DATASET ENTRIES –
== == ==
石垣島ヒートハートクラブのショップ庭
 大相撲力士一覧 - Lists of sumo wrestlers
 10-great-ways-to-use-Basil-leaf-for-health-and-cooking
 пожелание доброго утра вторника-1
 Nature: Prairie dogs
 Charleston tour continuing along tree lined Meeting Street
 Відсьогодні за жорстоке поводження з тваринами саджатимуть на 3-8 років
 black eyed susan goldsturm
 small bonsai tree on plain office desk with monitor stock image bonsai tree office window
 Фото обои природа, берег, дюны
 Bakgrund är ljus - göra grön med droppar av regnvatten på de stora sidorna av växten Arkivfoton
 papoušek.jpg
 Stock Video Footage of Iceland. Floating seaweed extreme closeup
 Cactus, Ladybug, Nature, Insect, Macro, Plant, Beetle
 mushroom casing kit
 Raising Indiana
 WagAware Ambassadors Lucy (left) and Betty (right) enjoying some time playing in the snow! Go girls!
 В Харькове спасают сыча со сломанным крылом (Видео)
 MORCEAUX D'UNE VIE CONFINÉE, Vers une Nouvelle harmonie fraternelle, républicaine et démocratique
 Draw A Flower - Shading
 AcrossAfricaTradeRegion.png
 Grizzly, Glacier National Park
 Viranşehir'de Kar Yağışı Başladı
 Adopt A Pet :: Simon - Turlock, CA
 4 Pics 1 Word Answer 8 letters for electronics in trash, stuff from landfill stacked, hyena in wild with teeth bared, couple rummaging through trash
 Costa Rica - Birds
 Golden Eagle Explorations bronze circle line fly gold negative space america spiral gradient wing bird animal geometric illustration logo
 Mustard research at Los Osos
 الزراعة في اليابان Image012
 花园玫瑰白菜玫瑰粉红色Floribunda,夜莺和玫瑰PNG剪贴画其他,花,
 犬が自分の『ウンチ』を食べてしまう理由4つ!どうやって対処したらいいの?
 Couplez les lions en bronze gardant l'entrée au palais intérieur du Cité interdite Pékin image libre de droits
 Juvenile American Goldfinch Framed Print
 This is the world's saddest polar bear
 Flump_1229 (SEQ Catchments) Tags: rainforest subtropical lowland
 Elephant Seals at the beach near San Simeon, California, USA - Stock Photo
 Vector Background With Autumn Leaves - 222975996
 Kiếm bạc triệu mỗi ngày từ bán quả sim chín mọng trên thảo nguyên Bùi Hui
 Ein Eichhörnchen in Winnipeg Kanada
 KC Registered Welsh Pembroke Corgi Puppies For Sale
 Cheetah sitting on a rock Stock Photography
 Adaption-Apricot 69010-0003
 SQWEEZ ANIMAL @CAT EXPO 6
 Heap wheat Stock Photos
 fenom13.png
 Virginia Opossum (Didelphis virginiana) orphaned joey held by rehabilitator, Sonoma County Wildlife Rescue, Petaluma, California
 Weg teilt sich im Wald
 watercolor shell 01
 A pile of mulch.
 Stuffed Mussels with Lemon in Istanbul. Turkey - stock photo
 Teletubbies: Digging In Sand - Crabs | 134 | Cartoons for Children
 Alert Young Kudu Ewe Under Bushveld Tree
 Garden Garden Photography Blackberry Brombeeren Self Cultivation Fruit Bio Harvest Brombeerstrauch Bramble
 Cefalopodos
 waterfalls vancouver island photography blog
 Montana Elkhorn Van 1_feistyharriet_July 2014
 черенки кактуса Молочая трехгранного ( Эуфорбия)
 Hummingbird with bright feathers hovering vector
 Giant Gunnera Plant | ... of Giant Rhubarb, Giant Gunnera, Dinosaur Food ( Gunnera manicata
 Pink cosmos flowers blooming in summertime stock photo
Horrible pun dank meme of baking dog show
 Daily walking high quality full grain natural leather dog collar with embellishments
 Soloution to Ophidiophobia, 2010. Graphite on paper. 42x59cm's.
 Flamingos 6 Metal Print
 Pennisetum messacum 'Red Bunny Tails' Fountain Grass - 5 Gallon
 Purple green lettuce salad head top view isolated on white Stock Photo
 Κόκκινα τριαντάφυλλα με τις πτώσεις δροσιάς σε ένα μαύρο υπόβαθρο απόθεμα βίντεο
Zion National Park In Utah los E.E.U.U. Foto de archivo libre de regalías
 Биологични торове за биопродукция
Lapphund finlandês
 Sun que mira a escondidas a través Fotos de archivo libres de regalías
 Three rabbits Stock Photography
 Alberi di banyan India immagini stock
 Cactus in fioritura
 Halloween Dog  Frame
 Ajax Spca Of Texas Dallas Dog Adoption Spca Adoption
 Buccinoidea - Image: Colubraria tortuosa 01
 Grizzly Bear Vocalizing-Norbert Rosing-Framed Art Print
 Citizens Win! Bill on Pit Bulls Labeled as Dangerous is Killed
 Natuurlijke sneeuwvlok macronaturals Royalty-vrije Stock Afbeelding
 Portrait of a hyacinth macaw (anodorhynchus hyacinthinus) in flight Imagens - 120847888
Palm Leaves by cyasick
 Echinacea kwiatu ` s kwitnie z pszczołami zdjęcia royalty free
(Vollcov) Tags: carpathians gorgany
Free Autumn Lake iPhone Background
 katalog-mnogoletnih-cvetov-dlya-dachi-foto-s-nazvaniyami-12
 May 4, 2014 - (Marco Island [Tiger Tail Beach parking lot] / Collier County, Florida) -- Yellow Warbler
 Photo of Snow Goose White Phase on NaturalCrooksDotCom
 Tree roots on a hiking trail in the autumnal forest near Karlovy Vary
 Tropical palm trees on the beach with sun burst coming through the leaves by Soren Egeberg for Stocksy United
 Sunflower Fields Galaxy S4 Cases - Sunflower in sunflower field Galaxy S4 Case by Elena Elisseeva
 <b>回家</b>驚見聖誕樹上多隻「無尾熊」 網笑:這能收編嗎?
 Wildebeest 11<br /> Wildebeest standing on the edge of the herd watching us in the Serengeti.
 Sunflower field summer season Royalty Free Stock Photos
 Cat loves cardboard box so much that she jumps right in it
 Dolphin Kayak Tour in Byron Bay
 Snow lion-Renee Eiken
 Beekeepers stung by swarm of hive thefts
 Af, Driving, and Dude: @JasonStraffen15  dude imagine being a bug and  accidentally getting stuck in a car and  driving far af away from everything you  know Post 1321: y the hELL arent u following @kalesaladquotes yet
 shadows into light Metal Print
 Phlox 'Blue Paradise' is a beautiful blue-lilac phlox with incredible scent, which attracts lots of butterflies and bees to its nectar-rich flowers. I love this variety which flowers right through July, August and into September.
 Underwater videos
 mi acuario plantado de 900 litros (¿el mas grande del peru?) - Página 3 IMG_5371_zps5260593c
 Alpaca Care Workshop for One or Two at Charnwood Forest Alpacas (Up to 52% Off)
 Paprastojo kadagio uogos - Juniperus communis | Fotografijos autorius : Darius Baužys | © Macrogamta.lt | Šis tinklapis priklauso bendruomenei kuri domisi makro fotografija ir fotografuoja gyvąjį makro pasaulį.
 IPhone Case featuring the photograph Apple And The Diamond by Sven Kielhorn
== == ==
WHAT THE TASK ASKS – Give the material above back in full, exactly as written.

YOUR SOLUTION –
石垣島ヒートハートクラブのショップ庭
 大相撲力士一覧 - Lists of sumo wrestlers
 10-great-ways-to-use-Basil-leaf-for-health-and-cooking
 пожелание доброго утра вторника-1
 Nature: Prairie dogs
 Charleston tour continuing along tree lined Meeting Street
 Відсьогодні за жорстоке поводження з тваринами саджатимуть на 3-8 років
 black eyed susan goldsturm
 small bonsai tree on plain office desk with monitor stock image bonsai tree office window
 Фото обои природа, берег, дюны
 Bakgrund är ljus - göra grön med droppar av regnvatten på de stora sidorna av växten Arkivfoton
 papoušek.jpg
 Stock Video Footage of Iceland. Floating seaweed extreme closeup
 Cactus, Ladybug, Nature, Insect, Macro, Plant, Beetle
 mushroom casing kit
 Raising Indiana
 WagAware Ambassadors Lucy (left) and Betty (right) enjoying some time playing in the snow! Go girls!
 В Харькове спасают сыча со сломанным крылом (Видео)
 MORCEAUX D'UNE VIE CONFINÉE, Vers une Nouvelle harmonie fraternelle, républicaine et démocratique
 Draw A Flower - Shading
 AcrossAfricaTradeRegion.png
 Grizzly, Glacier National Park
 Viranşehir'de Kar Yağışı Başladı
 Adopt A Pet :: Simon - Turlock, CA
 4 Pics 1 Word Answer 8 letters for electronics in trash, stuff from landfill stacked, hyena in wild with teeth bared, couple rummaging through trash
 Costa Rica - Birds
 Golden Eagle Explorations bronze circle line fly gold negative space america spiral gradient wing bird animal geometric illustration logo
 Mustard research at Los Osos
 الزراعة في اليابان Image012
 花园玫瑰白菜玫瑰粉红色Floribunda,夜莺和玫瑰PNG剪贴画其他,花,
 犬が自分の『ウンチ』を食べてしまう理由4つ!どうやって対処したらいいの?
 Couplez les lions en bronze gardant l'entrée au palais intérieur du Cité interdite Pékin image libre de droits
 Juvenile American Goldfinch Framed Print
 This is the world's saddest polar bear
 Flump_1229 (SEQ Catchments) Tags: rainforest subtropical lowland
 Elephant Seals at the beach near San Simeon, California, USA - Stock Photo
 Vector Background With Autumn Leaves - 222975996
 Kiếm bạc triệu mỗi ngày từ bán quả sim chín mọng trên thảo nguyên Bùi Hui
 Ein Eichhörnchen in Winnipeg Kanada
 KC Registered Welsh Pembroke Corgi Puppies For Sale
 Cheetah sitting on a rock Stock Photography
 Adaption-Apricot 69010-0003
 SQWEEZ ANIMAL @CAT EXPO 6
 Heap wheat Stock Photos
 fenom13.png
 Virginia Opossum (Didelphis virginiana) orphaned joey held by rehabilitator, Sonoma County Wildlife Rescue, Petaluma, California
 Weg teilt sich im Wald
 watercolor shell 01
 A pile of mulch.
 Stuffed Mussels with Lemon in Istanbul. Turkey - stock photo
 Teletubbies: Digging In Sand - Crabs | 134 | Cartoons for Children
 Alert Young Kudu Ewe Under Bushveld Tree
 Garden Garden Photography Blackberry Brombeeren Self Cultivation Fruit Bio Harvest Brombeerstrauch Bramble
 Cefalopodos
 waterfalls vancouver island photography blog
 Montana Elkhorn Van 1_feistyharriet_July 2014
 черенки кактуса Молочая трехгранного ( Эуфорбия)
 Hummingbird with bright feathers hovering vector
 Giant Gunnera Plant | ... of Giant Rhubarb, Giant Gunnera, Dinosaur Food ( Gunnera manicata
 Pink cosmos flowers blooming in summertime stock photo
Horrible pun dank meme of baking dog show
 Daily walking high quality full grain natural leather dog collar with embellishments
 Soloution to Ophidiophobia, 2010. Graphite on paper. 42x59cm's.
 Flamingos 6 Metal Print
 Pennisetum messacum 'Red Bunny Tails' Fountain Grass - 5 Gallon
 Purple green lettuce salad head top view isolated on white Stock Photo
 Κόκκινα τριαντάφυλλα με τις πτώσεις δροσιάς σε ένα μαύρο υπόβαθρο απόθεμα βίντεο
Zion National Park In Utah los E.E.U.U. Foto de archivo libre de regalías
 Биологични торове за биопродукция
Lapphund finlandês
 Sun que mira a escondidas a través Fotos de archivo libres de regalías
 Three rabbits Stock Photography
 Alberi di banyan India immagini stock
 Cactus in fioritura
 Halloween Dog  Frame
 Ajax Spca Of Texas Dallas Dog Adoption Spca Adoption
 Buccinoidea - Image: Colubraria tortuosa 01
 Grizzly Bear Vocalizing-Norbert Rosing-Framed Art Print
 Citizens Win! Bill on Pit Bulls Labeled as Dangerous is Killed
 Natuurlijke sneeuwvlok macronaturals Royalty-vrije Stock Afbeelding
 Portrait of a hyacinth macaw (anodorhynchus hyacinthinus) in flight Imagens - 120847888
Palm Leaves by cyasick
 Echinacea kwiatu ` s kwitnie z pszczołami zdjęcia royalty free
(Vollcov) Tags: carpathians gorgany
Free Autumn Lake iPhone Background
 katalog-mnogoletnih-cvetov-dlya-dachi-foto-s-nazvaniyami-12
 May 4, 2014 - (Marco Island [Tiger Tail Beach parking lot] / Collier County, Florida) -- Yellow Warbler
 Photo of Snow Goose White Phase on NaturalCrooksDotCom
 Tree roots on a hiking trail in the autumnal forest near Karlovy Vary
 Tropical palm trees on the beach with sun burst coming through the leaves by Soren Egeberg for Stocksy United
 Sunflower Fields Galaxy S4 Cases - Sunflower in sunflower field Galaxy S4 Case by Elena Elisseeva
 <b>回家</b>驚見聖誕樹上多隻「無尾熊」 網笑:這能收編嗎?
 Wildebeest 11<br /> Wildebeest standing on the edge of the herd watching us in the Serengeti.
 Sunflower field summer season Royalty Free Stock Photos
 Cat loves cardboard box so much that she jumps right in it
 Dolphin Kayak Tour in Byron Bay
 Snow lion-Renee Eiken
 Beekeepers stung by swarm of hive thefts
 Af, Driving, and Dude: @JasonStraffen15  dude imagine being a bug and  accidentally getting stuck in a car and  driving far af away from everything you  know Post 1321: y the hELL arent u following @kalesaladquotes yet
 shadows into light Metal Print
 Phlox 'Blue Paradise' is a beautiful blue-lilac phlox with incredible scent, which attracts lots of butterflies and bees to its nectar-rich flowers. I love this variety which flowers right through July, August and into September.
 Underwater videos
 mi acuario plantado de 900 litros (¿el mas grande del peru?) - Página 3 IMG_5371_zps5260593c
 Alpaca Care Workshop for One or Two at Charnwood Forest Alpacas (Up to 52% Off)
 Paprastojo kadagio uogos - Juniperus communis | Fotografijos autorius : Darius Baužys | © Macrogamta.lt | Šis tinklapis priklauso bendruomenei kuri domisi makro fotografija ir fotografuoja gyvąjį makro pasaulį.
 IPhone Case featuring the photograph Apple And The Diamond by Sven Kielhorn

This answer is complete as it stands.